This week’s post is really about the coloured stuff & why too little of it is dangerous. Note, I say coloured stuff because it aint just yellow – check out this herald article if you don’t believe me (or just admire this beautiful photo).
A rainbow of urine from a hospital lab.
Credit: laboratory scientist Heather West.
A long time ago, when Greeks wore togas, and not because they couldn’t afford shirts, a chap named Galen* noted that if you didn’t pee you’re in big trouble. It took 1800 more years before the nephrologists and critical care physicians got together to try and decide just how much pee was too little. This was at some exotic location in 2003 where these medics sat around for a few days talking and drinking (I’m guessing at the latter, but I have good reason to believe…) until they came up with the first consensus definition for Kidney Attack (then called Acute Renal Failure, now called Acute Kidney Injury)1. It was a brilliant start and has revolutionised our understanding of just how prevalent Kidney Attack is. It was, though, a consensus rather than strictly evidence based (that is not to say people didn’t have some evidence for their opinions, but the evidence was not based on systematic scientific discovery). Since then various research has built up the evidence for or against the definitions they came up with (including some of mine which pointed out a mathematical error2 and the failings of a recommendation of what to do when you don’t have information about the patient before they enter hospital3). One way they came up with to define Kidney Attack was to define it as too little pee. Too little pee was defined as a urine flow rate of less than half a millilitre per kiliogram of body weight per hour over six hours (< 0.5ml/kg/h over 6h). Our groups latest contribution to the literature shows that this is too liberal a definition.

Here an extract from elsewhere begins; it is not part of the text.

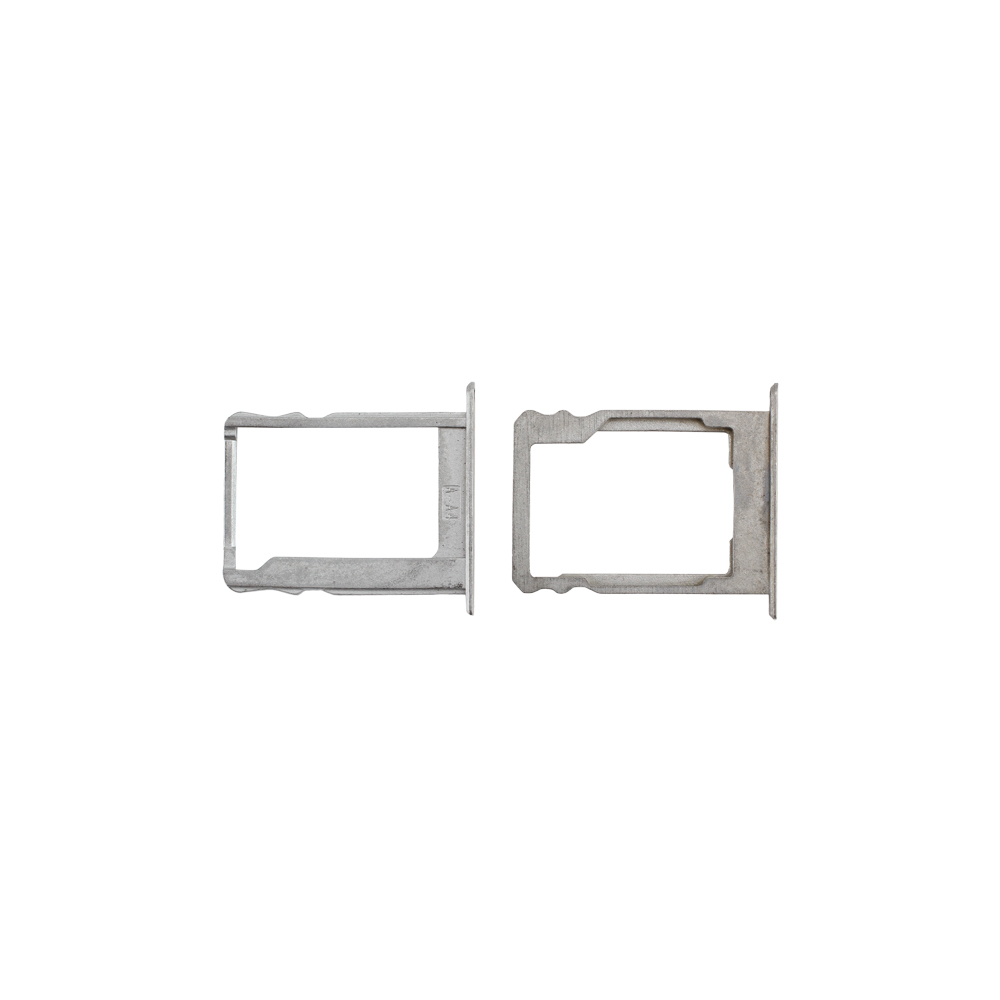 Sim Tray + SD-Card Tray, White compatible with Huawei P8 Lite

The story of our research is that as part of a PhD program Dr Azrina Md Ralib (an anaesthesist from Malaysia) conduct an audit of pee of all patients entering Christchurch’s ICU for a year. She did an absolutely fantastic job because this meant collecting information on how much every patient peed for every hour during the first 48 hours as well as lots of demographic data etc etc etc. Probably 60-80,000 data points in all! She then began to analyse the data. We decided to compare the urine output data against meaningful clinical outcomes – namely death or need for emergency dialysis. We discovered that if patients had a flow rate of between 0.3 to 0.5 ml/kg/h for six hours it made no difference to the rates of death or dialysis compared to those with a flow rate greater than 0.5. Less than 0.3, though, was associated with greater mortality (see figure). For the clinician this means they can relax a little if the urine output is at 0.4 ml/kg/h. Importantly, they may not give as much fluid to patients. Given that in recent times a phenomenon called “fluid overload” has been associated with poor outcomes, this is good news.
The full paper can be read for free here.

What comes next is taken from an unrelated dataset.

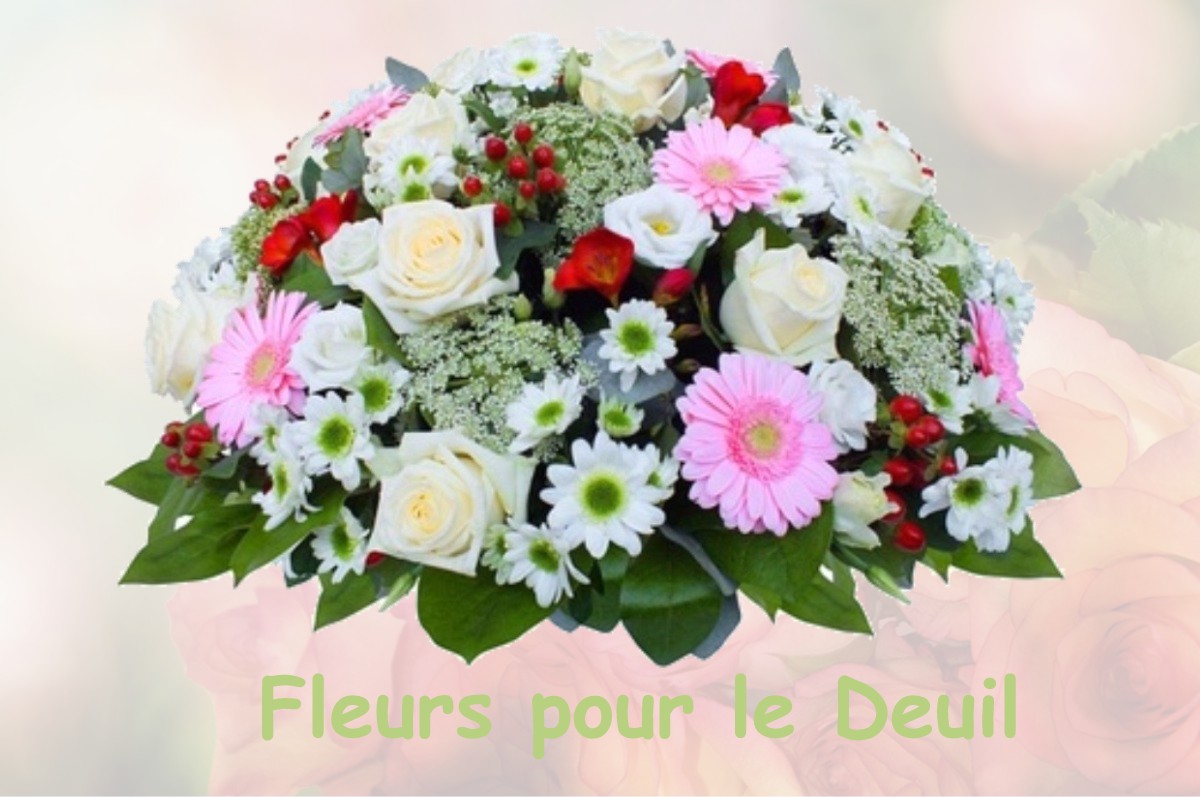 fleurs deuil LA-CHAPELLE-DU-CHATELARD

Proportion of mortality or dialysis in each group. Error bars represent 95% confidence intervals.From Ralib et al Crit Care 2013.
*Galen 131-201 CE. He came up with one of the best quotes ever: “All who drink of this remedy recover in a short time, except those whom it does not help, who all die.”
1. Bellomo R, Ronco C, Kellum JA, Mehta RL, Palevsky PM, Acute Dialysis Quality Initiative workgroup. Acute renal failure – definition, outcome measures, animal models, fluid therapy and information technology needs: the Second International Consensus Conference of the Acute Dialysis Quality Initiative (ADQI) Group. Crit Care 2004;8(4):R204–12.
2. Pickering JW, Endre ZH. GFR shot by RIFLE: errors in staging acute kidney injury. Lancet 2009;373(9672):1318–9.
3. Pickering JW, Endre ZH. Back-calculating baseline creatinine with MDRD misclassifies acute kidney injury in the intensive care unit. Clin J Am Soc Nephro 2010;5(7):1165–73.